_TASK REQUIREMENTS_: Return the records that follow, matching each one exactly.

_RECORDS PROVIDED_:

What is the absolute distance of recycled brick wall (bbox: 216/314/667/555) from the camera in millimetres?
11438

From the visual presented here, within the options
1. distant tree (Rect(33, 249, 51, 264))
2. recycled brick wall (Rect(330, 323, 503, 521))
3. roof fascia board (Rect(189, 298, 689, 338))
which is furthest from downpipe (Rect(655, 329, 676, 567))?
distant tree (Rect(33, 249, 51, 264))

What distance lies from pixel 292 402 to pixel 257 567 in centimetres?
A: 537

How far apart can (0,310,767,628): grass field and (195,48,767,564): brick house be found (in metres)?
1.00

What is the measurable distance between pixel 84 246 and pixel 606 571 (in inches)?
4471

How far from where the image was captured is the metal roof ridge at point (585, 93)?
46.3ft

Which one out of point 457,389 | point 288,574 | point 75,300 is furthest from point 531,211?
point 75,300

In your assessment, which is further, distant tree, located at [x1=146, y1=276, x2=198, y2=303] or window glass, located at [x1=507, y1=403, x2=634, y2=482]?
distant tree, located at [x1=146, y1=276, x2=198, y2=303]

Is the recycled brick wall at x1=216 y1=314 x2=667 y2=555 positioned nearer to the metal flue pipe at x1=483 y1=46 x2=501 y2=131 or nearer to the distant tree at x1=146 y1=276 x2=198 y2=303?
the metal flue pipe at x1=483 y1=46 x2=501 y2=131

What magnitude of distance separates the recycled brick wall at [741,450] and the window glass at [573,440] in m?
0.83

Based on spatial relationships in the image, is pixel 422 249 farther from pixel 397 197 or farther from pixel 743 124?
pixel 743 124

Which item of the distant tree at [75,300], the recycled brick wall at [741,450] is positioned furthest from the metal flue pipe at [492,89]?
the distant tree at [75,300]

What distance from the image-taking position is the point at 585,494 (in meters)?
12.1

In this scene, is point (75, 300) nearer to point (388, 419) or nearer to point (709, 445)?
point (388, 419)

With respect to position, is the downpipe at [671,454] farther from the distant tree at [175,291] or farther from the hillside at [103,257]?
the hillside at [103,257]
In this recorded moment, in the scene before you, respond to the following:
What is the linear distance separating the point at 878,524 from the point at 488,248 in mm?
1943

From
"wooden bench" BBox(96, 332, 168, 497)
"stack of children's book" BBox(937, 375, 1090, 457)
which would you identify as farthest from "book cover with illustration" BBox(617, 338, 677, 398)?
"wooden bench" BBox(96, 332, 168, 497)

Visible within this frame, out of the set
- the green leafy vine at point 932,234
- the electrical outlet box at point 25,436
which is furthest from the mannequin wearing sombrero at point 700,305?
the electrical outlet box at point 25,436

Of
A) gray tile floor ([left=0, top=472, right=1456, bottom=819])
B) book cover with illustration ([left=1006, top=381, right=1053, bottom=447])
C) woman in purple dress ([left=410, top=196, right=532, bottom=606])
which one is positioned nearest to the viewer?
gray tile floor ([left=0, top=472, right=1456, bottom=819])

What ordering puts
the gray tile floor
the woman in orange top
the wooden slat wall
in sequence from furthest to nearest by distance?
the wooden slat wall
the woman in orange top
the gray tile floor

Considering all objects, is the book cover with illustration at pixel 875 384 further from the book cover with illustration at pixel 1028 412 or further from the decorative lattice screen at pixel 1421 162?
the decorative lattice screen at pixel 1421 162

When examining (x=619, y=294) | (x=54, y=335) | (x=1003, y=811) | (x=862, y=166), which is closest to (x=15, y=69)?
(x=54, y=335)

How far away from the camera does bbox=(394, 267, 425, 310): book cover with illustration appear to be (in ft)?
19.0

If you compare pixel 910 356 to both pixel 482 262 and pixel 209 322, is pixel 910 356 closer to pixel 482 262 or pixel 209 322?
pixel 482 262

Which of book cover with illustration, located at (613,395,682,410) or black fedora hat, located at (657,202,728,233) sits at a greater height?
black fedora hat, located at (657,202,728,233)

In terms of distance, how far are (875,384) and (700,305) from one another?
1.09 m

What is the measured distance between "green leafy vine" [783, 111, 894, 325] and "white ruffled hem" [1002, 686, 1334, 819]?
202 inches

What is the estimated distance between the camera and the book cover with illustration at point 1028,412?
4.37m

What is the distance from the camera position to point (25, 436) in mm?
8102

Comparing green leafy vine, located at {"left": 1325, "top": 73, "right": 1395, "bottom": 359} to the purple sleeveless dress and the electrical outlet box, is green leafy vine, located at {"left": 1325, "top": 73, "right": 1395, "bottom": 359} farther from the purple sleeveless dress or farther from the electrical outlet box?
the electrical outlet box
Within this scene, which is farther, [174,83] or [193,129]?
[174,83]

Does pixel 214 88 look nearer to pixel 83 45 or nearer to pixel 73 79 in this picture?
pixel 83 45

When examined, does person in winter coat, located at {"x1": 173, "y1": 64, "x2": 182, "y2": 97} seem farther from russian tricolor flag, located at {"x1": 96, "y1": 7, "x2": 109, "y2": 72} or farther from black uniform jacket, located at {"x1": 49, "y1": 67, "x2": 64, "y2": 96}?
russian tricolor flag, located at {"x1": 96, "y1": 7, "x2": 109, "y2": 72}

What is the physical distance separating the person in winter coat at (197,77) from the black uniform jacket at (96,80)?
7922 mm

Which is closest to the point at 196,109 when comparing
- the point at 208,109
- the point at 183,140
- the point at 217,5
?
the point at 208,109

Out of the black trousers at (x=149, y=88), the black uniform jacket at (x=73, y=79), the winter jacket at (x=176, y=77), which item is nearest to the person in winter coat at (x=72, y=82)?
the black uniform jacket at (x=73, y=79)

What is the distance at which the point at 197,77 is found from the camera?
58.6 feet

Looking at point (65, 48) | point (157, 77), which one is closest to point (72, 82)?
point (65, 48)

_RESULT_:
What is the absolute distance of recycled brick wall (bbox: 216/314/667/555) from the camera in millimetres?
11438

From the visual presented here, within the options
1. distant tree (Rect(33, 249, 51, 264))
2. recycled brick wall (Rect(330, 323, 503, 521))
3. roof fascia board (Rect(189, 298, 689, 338))
which is furthest from downpipe (Rect(655, 329, 676, 567))?
distant tree (Rect(33, 249, 51, 264))

What distance lies from pixel 292 402 to pixel 257 567 in centimetres?
A: 537

How far apart can (0,310,767,628): grass field and (195,48,767,564): brick house be found (in metres)?
1.00

What is the measurable distance between pixel 84 246 and pixel 606 571 (in inches)?
4471

How far from where the image was captured is the metal roof ridge at point (585, 93)?
46.3ft

Which one out of point 457,389 | point 288,574 | point 75,300 is furthest from point 531,211?
point 75,300

In your assessment, which is further, distant tree, located at [x1=146, y1=276, x2=198, y2=303] or window glass, located at [x1=507, y1=403, x2=634, y2=482]?
distant tree, located at [x1=146, y1=276, x2=198, y2=303]

Is the recycled brick wall at x1=216 y1=314 x2=667 y2=555 positioned nearer to the metal flue pipe at x1=483 y1=46 x2=501 y2=131 or nearer to the distant tree at x1=146 y1=276 x2=198 y2=303?
the metal flue pipe at x1=483 y1=46 x2=501 y2=131

What magnitude of distance separates the recycled brick wall at [741,450] and the window glass at [573,440] in m?
0.83

Based on spatial relationships in the image, is pixel 422 249 farther from pixel 397 197 or farther from pixel 743 124?
pixel 743 124

Which item of the distant tree at [75,300], the recycled brick wall at [741,450] is positioned furthest from the metal flue pipe at [492,89]?
the distant tree at [75,300]

What distance from the image-taking position is the point at 585,494 (in meters)?
12.1

In this scene, is point (75, 300) nearer to point (388, 419) or nearer to point (709, 445)?
point (388, 419)

With respect to position, is the downpipe at [671,454] farther from the distant tree at [175,291] or farther from the hillside at [103,257]?
the hillside at [103,257]
In this recorded moment, in the scene before you, respond to the following:
What is the linear distance separating the point at 878,524 from the point at 488,248 in mm?
1943

From
"wooden bench" BBox(96, 332, 168, 497)
"stack of children's book" BBox(937, 375, 1090, 457)
which would you identify as farthest from "book cover with illustration" BBox(617, 338, 677, 398)?
"wooden bench" BBox(96, 332, 168, 497)

Visible within this frame, out of the set
- the green leafy vine at point 932,234
- the electrical outlet box at point 25,436
which is furthest from the mannequin wearing sombrero at point 700,305?
the electrical outlet box at point 25,436

Of
A) gray tile floor ([left=0, top=472, right=1456, bottom=819])
B) book cover with illustration ([left=1006, top=381, right=1053, bottom=447])
C) woman in purple dress ([left=410, top=196, right=532, bottom=606])
which one is positioned nearest to the viewer?
gray tile floor ([left=0, top=472, right=1456, bottom=819])

What ordering puts
the gray tile floor
the woman in orange top
the wooden slat wall
in sequence from furthest to nearest by distance?
the wooden slat wall
the woman in orange top
the gray tile floor

Considering all objects, is the book cover with illustration at pixel 875 384 further from the book cover with illustration at pixel 1028 412 or further from the decorative lattice screen at pixel 1421 162?
the decorative lattice screen at pixel 1421 162

When examining (x=619, y=294) | (x=54, y=335) | (x=1003, y=811) | (x=862, y=166), which is closest to (x=15, y=69)?
(x=54, y=335)

How far away from the camera does bbox=(394, 267, 425, 310): book cover with illustration appear to be (in ft)?
19.0

If you compare pixel 910 356 to both pixel 482 262 and pixel 209 322, is pixel 910 356 closer to pixel 482 262 or pixel 209 322?
pixel 482 262

Which of book cover with illustration, located at (613,395,682,410) or black fedora hat, located at (657,202,728,233) sits at a greater height?
black fedora hat, located at (657,202,728,233)

In terms of distance, how far are (875,384) and (700,305) from one another?
1.09 m

What is the measured distance between "green leafy vine" [783, 111, 894, 325] and "white ruffled hem" [1002, 686, 1334, 819]?
202 inches

What is the estimated distance between the camera and the book cover with illustration at point 1028,412?
4.37m

What is the distance from the camera position to point (25, 436) in mm?
8102

Comparing green leafy vine, located at {"left": 1325, "top": 73, "right": 1395, "bottom": 359} to the purple sleeveless dress and the electrical outlet box, is green leafy vine, located at {"left": 1325, "top": 73, "right": 1395, "bottom": 359} farther from the purple sleeveless dress or farther from the electrical outlet box?
the electrical outlet box
Within this scene, which is farther, [174,83] or [193,129]?
[174,83]

Does pixel 214 88 look nearer to pixel 83 45 or nearer to pixel 73 79 in this picture?
pixel 83 45

When examined, does person in winter coat, located at {"x1": 173, "y1": 64, "x2": 182, "y2": 97} seem farther from russian tricolor flag, located at {"x1": 96, "y1": 7, "x2": 109, "y2": 72} or farther from black uniform jacket, located at {"x1": 49, "y1": 67, "x2": 64, "y2": 96}?
russian tricolor flag, located at {"x1": 96, "y1": 7, "x2": 109, "y2": 72}

What is the physical distance separating the person in winter coat at (197,77) from the black uniform jacket at (96,80)?
7922 mm

Which is closest to the point at 196,109 when comparing
- the point at 208,109
- the point at 183,140
- the point at 217,5
?
the point at 208,109

Out of the black trousers at (x=149, y=88), the black uniform jacket at (x=73, y=79), the winter jacket at (x=176, y=77), which item is nearest to the person in winter coat at (x=72, y=82)?
the black uniform jacket at (x=73, y=79)

What is the distance at which the point at 197,77 is found from the camera?
58.6 feet

Looking at point (65, 48) | point (157, 77), which one is closest to point (72, 82)?
point (65, 48)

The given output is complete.